TRUE HOSPITALITY is a risk. It involves vulnerability (particularly when it involves reaching out to new people!) When you place yourself out there with an invitation or conversation, you risk someone being annoyed or thinking you're weird. It's awkward to initiate, especially when you don't know someone well. BUT - the gospel calls us to take risks, to welcome those into our churches and into our homes. We all know people who found our Savior due to the welcoming, love and friendship of believers. We also know people who avoided church or turned away due to the lack of hospitality and friendship of church members. This is not placing all responsibility for someone's choices on us, but it should cause us to remember that we are the hands and feet of Jesus, internationally of course but primarily in our communities.
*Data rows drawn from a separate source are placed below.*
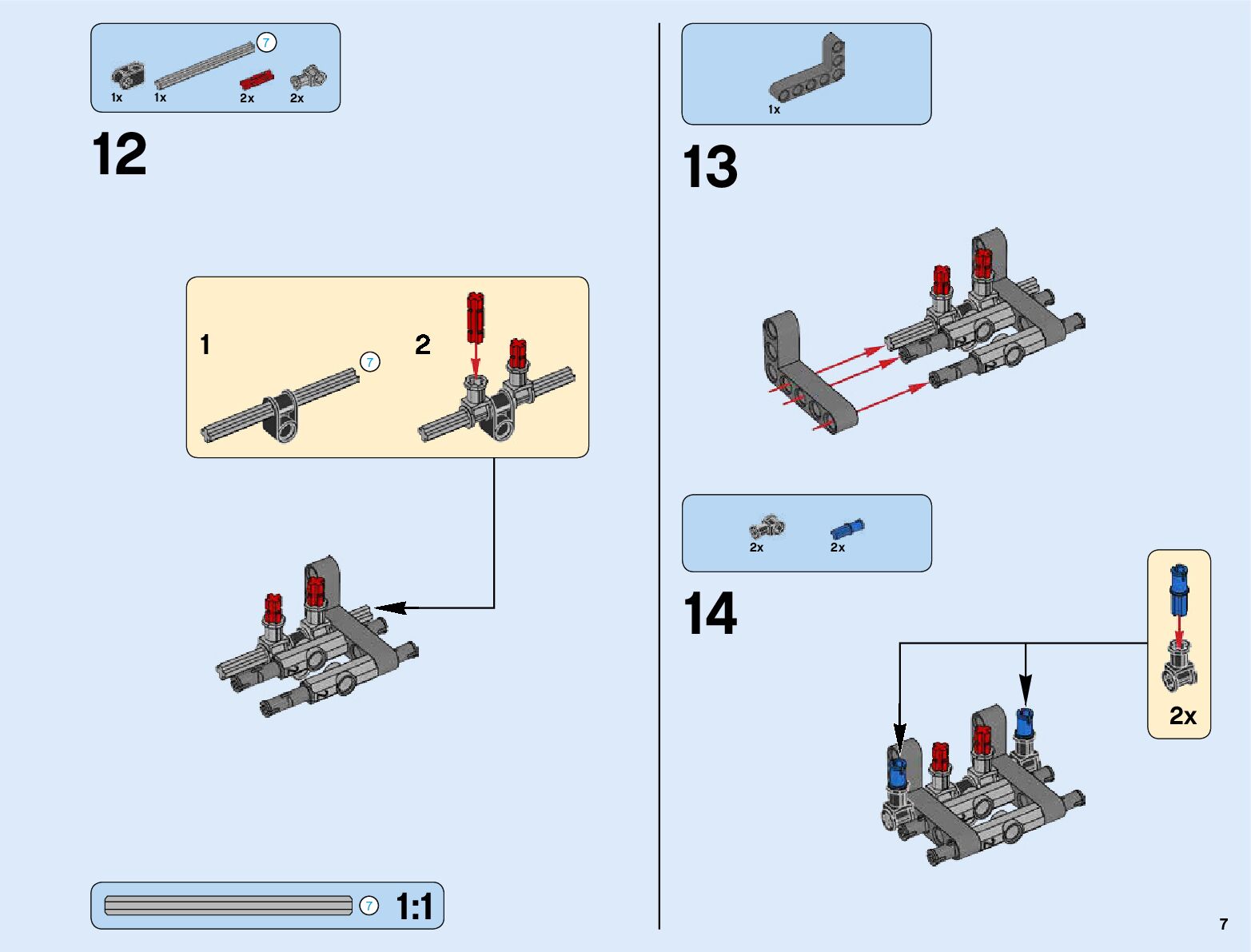 7
1x 1x 2x 2x

12

1

7

2

7 1:1

1x

13

2x 2x

14

2x

7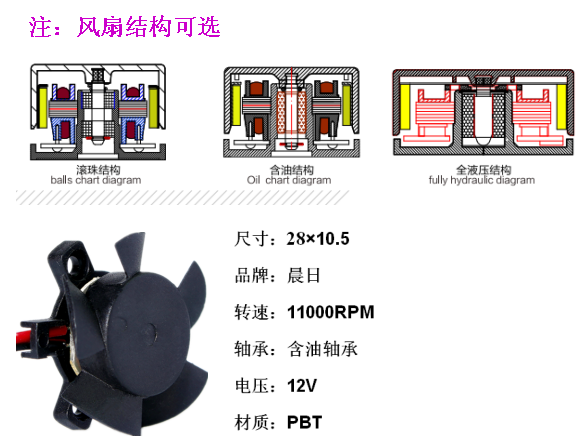 注：风扇结构可选

滚珠结构
balls chart diagram

含油结构
Oil chart diagram

全液压结构
fully hydraulic diagram

尺寸：28×10.5

品牌：晨日

转速：11000RPM

轴承：含油轴承

电压：12V

材质：PBT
Last week at church, we talked about how God's spirit produces a community that is inwardly growing and outwardly serving. Outwardly serving churches are hospitable, cross cultural, evangelistic and merciful --BUT, here's the catch, the way for an outwardly serving community to become cross cultural, evangelistic and merciful is through hospitality.
Hospitality is also an essential BIBLICAL means for believers to establish fellowship with each other. (See 1 Peter 4:9 - Offer hospitality to one another without grumbling!) Community can't fully be built over hymns and a sermon at church -- Community grows through time spent together. This is why churches have community groups and weekly Bible studies -- giving all members a chanced to have fellowship and community with other believers!
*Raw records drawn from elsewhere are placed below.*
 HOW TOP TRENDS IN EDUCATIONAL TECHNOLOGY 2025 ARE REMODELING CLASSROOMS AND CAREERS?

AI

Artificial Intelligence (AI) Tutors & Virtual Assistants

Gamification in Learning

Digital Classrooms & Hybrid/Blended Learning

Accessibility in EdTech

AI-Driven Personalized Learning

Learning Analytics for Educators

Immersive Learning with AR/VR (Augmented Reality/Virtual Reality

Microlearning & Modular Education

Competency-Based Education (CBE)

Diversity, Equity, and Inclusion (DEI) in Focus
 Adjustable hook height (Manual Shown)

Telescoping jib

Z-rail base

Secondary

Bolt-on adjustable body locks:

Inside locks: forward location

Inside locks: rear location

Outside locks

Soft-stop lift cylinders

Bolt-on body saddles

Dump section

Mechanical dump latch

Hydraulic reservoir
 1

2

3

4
HOSPITALITY DOES NOT HAVE TO BE "PERFECT"
We had our first visitor last week -- my friend came over to watch the Ole Miss game and we had snacks and drinks, but our apartment still looked undone. and you know what? It was still a great evening, even with boxes in the corner.
Dave and I have company coming next month and in November. (and then again in the Spring!) We are so excited to have friends and family from home, but we do not yet have a dining table. or a second dresser, or a bookcase! We still have a few boxes of clothes and books in the corner because we have nowhere to put them until we purchase a dresser or bookcase. Not a single picture is hung (our lease says pictures must be hung on approved hooks, but doesn't indicate what hooks are approved so we have to call the landlord and find out!) We only have one bathroom and sometimes the drain is slow. We certainly don't have high thread count sheets. We have one air conditioner unit in the living/dining room, so we have to leave our bedroom door open so that air reaches the bedroom!
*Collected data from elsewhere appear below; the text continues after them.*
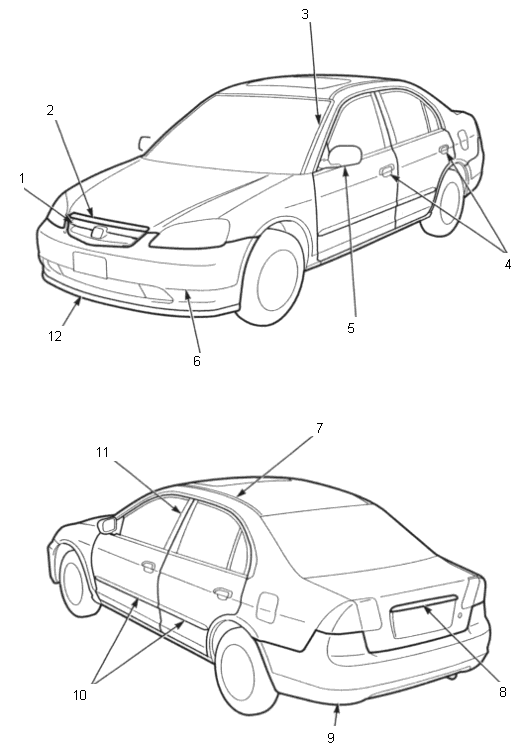 3
2
1
4
5
12
6
7
11
10
8
9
Although our apartment is homey enough for us right now, I get stressed thinking about having it ready for company!! But, truth is, the location of hospitality is only a small fraction of the equation. I can't offer luxury, but I can offer hospitality. I can provide a clean safe place to sleep. I can provide access to one of the best cities in America! I can provide a pullout couch with eager hosts! I can make breakfast and have plenty of coffee :) I can pick out wonderful restaurants, suggest great sights to see and make sure there is wine and beer in the fridge. We can have a home of laughter and flowing conversation! I can have baked goods available in the kitchen (And, the good thing about tiny homes is that the smell of cookies in the oven spreads over the entire house!!)
I'm only 29. One day, hopefully, we will have a nicer home full of kiddos with a proper guest bedroom (or atleast a child's room that can be donated to guests for the weekend!) I will have better cooking skills and a kitchen table! I will have curtains hung and enough storage space for all our clothes. But, I am not excused from hospitality until I feel my world is "perfect" enough. Also, once again, I am 29, with no children, so we have time to invite people over for dinner or football games and welcome guests to our house for the weekend. Fortunately, good fellowship does not require much more than conversation over drinks or coffee!
So, my first lesson from "yankees" (are Washingtonians even yankees?), hospitality is essential to fellowship AND spreading the gospel, and fortunately for flawed people, even imperfect hospitality will do. :)
So come visit, sweet friends. Our home is far from perfect, but plenty welcoming!